| Prompt |
Retype exactly what appears below from the line containing "Fish harvesting teams" down to the line containing "今日の収穫 間引きダイコン キヌサヤ", keeping both end lines. Do not include pictures.

| Available data |
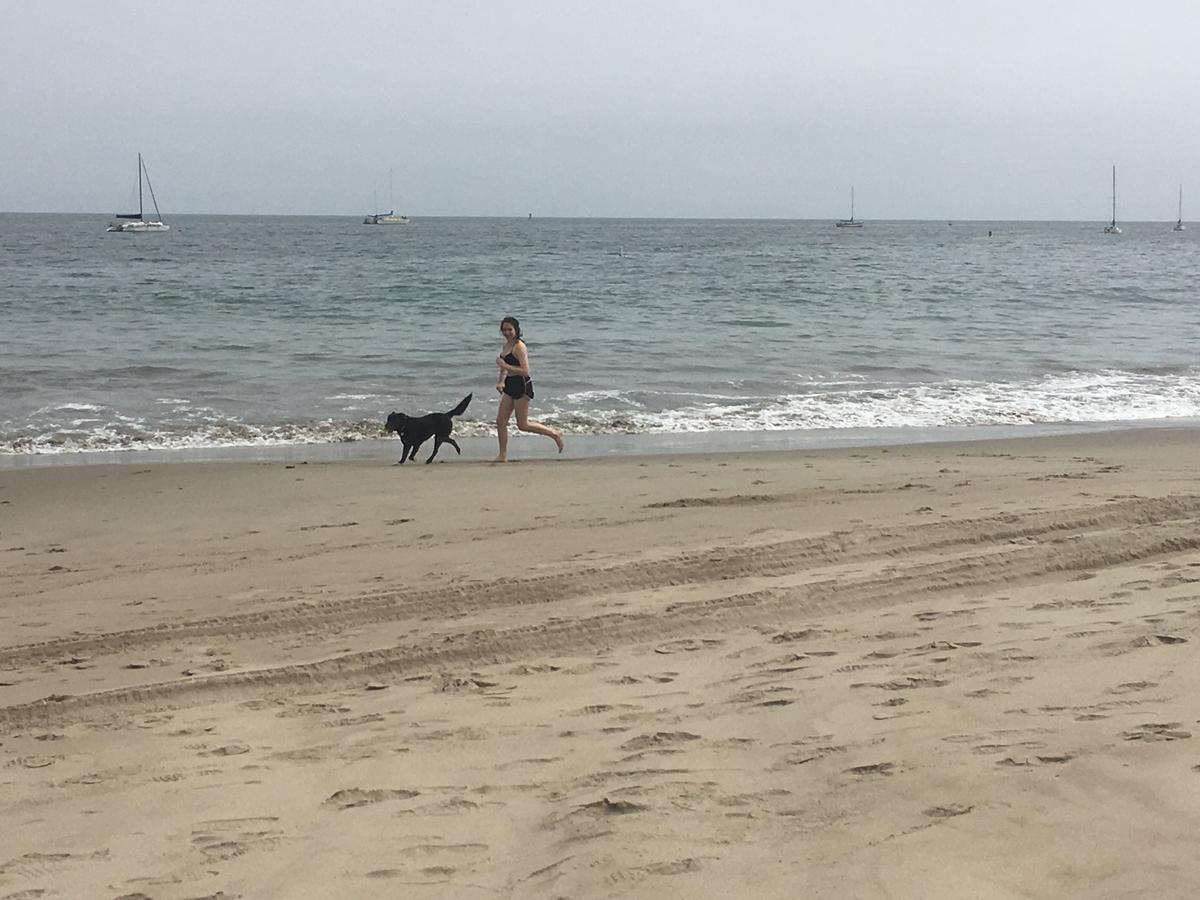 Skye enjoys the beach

--

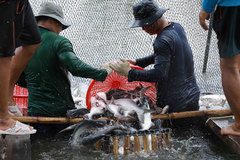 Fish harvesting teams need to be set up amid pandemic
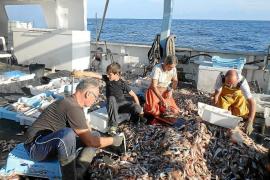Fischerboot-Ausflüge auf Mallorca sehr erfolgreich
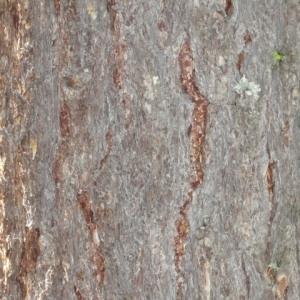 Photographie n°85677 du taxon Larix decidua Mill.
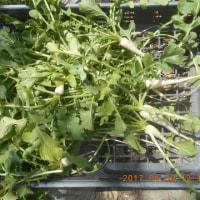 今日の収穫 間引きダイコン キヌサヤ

| Exercise output |
 Fish harvesting teams need to be set up amid pandemic
Fischerboot-Ausflüge auf Mallorca sehr erfolgreich
 Photographie n°85677 du taxon Larix decidua Mill.
 今日の収穫 間引きダイコン キヌサヤ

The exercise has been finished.